MALANG POSCO MEDIA, MALANG – Fasilitas playground Alun Alun Merdeka Malang menjadi sorotan dan dikeluhkan oleh masyarakat. Sebab dua perosotan yang ada di area Playground tersebut ternyata kondisinya sudah rusak. Sehingga dikhawatirkan mengganggu kenyamanan anak- anak ketika bermain.

Tampak di ujung perosotan, cat sudah terkelupas dan bahkan terlihat seperti adanya retakan. Padahal, area tersebut baru saja direvitalisasi pada akhir Januari lalu. “Baru tahu juga kalau ternyata ada yang rusak. Begitu tahu, anak saya langsung saya arahkan mainan yang lain. Ya semestinya belum rusak, karena setahu saya juga ini masih baru,” terang Vania Rahma, salah satu orang tua yang berkunjung ke Alun Alun Merdeka, Minggu (3/5).

Meski dua dari lima perosotan dalam kondisi rusak, namun masih banyak anak anak yang tetap bermain di playground tersebut.
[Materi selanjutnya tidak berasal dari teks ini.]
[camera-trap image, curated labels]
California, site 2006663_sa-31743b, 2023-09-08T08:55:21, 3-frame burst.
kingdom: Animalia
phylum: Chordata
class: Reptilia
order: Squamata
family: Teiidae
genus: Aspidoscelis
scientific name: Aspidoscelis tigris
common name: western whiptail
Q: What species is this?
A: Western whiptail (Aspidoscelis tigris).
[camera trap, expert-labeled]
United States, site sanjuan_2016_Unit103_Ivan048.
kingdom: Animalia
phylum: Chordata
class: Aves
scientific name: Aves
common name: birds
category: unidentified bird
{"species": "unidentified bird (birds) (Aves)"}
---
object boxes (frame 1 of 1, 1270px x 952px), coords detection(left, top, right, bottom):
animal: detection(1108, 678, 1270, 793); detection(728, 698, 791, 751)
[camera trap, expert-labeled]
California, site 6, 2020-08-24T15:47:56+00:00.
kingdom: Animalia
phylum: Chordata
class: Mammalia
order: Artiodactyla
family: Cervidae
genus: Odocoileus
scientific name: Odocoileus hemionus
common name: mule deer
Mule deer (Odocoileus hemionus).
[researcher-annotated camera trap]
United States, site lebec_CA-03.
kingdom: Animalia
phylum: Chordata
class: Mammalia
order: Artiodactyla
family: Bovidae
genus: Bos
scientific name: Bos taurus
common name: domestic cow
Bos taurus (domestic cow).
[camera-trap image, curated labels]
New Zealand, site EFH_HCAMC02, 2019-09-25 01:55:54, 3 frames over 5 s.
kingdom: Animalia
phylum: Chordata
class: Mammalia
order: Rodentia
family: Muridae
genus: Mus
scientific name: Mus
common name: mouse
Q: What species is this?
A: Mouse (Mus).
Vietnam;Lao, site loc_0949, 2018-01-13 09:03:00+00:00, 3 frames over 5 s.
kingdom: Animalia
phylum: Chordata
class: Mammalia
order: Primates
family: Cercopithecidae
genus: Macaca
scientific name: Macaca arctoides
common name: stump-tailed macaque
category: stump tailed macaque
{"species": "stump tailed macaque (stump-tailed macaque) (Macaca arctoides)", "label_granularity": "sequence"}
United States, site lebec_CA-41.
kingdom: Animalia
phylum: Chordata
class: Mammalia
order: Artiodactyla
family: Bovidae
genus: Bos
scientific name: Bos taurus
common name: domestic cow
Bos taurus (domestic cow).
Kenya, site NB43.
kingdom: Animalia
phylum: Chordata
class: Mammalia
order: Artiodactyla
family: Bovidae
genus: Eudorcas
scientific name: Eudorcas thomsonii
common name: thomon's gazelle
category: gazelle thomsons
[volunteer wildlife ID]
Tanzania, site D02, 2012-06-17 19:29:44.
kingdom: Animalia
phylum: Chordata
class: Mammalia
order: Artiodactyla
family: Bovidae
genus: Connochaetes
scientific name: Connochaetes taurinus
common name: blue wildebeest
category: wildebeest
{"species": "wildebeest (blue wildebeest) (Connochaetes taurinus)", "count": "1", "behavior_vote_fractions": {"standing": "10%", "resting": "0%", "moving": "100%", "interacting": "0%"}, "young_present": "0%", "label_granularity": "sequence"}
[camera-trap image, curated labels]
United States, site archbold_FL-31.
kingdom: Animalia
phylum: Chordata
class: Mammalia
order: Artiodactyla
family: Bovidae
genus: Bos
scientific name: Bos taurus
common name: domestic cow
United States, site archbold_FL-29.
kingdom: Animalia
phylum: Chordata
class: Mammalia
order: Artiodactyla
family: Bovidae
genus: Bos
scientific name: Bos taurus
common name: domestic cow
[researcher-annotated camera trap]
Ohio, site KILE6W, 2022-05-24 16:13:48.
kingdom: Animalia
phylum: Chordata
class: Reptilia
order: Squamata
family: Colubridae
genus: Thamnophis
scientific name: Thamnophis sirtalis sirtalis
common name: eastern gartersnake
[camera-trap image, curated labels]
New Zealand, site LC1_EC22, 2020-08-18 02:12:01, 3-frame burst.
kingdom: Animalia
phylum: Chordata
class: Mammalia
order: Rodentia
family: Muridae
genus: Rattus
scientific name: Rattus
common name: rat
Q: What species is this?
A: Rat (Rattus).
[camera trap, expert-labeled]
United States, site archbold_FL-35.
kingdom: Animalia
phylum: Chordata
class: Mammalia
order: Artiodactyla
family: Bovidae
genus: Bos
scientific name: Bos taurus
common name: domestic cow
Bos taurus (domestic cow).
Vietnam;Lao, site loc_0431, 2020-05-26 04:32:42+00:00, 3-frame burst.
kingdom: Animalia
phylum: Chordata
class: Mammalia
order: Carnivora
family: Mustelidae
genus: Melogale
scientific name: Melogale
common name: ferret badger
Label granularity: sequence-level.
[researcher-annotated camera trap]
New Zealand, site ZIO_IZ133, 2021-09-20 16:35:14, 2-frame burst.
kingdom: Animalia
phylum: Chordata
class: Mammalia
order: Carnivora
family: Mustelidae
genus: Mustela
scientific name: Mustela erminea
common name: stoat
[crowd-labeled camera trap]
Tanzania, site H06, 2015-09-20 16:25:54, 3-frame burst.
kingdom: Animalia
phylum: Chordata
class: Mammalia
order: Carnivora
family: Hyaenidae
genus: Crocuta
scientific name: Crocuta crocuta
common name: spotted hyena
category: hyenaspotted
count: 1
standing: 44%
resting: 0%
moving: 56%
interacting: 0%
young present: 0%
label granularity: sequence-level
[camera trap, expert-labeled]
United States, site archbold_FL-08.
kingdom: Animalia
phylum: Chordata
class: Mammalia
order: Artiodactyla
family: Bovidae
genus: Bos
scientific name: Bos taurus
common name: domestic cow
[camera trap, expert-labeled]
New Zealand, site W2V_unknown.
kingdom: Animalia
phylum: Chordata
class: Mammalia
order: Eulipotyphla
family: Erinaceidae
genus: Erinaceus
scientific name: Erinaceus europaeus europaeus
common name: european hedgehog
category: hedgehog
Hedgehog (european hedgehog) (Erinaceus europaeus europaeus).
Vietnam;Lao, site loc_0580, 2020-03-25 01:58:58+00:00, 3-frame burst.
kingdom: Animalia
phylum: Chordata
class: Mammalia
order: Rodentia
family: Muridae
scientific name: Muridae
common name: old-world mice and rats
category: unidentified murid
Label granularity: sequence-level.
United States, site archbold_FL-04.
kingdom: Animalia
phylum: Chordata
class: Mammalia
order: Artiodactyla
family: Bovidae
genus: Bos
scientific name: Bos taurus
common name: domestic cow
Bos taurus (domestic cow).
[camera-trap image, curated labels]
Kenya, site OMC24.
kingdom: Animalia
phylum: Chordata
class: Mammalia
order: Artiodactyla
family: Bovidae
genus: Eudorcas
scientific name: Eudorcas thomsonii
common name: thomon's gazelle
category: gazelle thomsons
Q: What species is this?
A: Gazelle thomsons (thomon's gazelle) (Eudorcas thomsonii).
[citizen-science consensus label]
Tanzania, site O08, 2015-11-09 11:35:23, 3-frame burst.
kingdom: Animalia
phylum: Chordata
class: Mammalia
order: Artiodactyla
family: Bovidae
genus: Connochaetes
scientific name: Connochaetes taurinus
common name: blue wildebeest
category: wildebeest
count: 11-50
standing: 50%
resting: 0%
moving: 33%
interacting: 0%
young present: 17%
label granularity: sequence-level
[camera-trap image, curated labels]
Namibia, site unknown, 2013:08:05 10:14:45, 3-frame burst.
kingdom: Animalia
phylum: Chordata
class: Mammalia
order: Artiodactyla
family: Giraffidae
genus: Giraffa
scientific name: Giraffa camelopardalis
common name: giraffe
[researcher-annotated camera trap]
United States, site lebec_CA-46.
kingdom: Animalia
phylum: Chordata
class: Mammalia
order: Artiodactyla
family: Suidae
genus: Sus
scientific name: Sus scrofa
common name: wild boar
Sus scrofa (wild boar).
Belum terlihat adanya larangan atau imbauan dari pengelola Alun Alun Merdeka, dalam hal ini Dinas Lingkungan Hidup (DLH) Kota Malang.

Merespon terkait adanya fasilitas yang rusak, Plh Kepala DLH Kota Malang Gamaliel Raymond Hatigoran Matondang menjelaskan, perosotan yang rusak ini bukan termasuk bagian playground baru atau yang diimpor dari Malaysia. Namun perosotan lama yang dilakukan perbaikan. “Playground yang rusak merupakan modul playground lama yang dalam perencanaan awal diperbaiki dan dipasang kembali,” ujar Raymond.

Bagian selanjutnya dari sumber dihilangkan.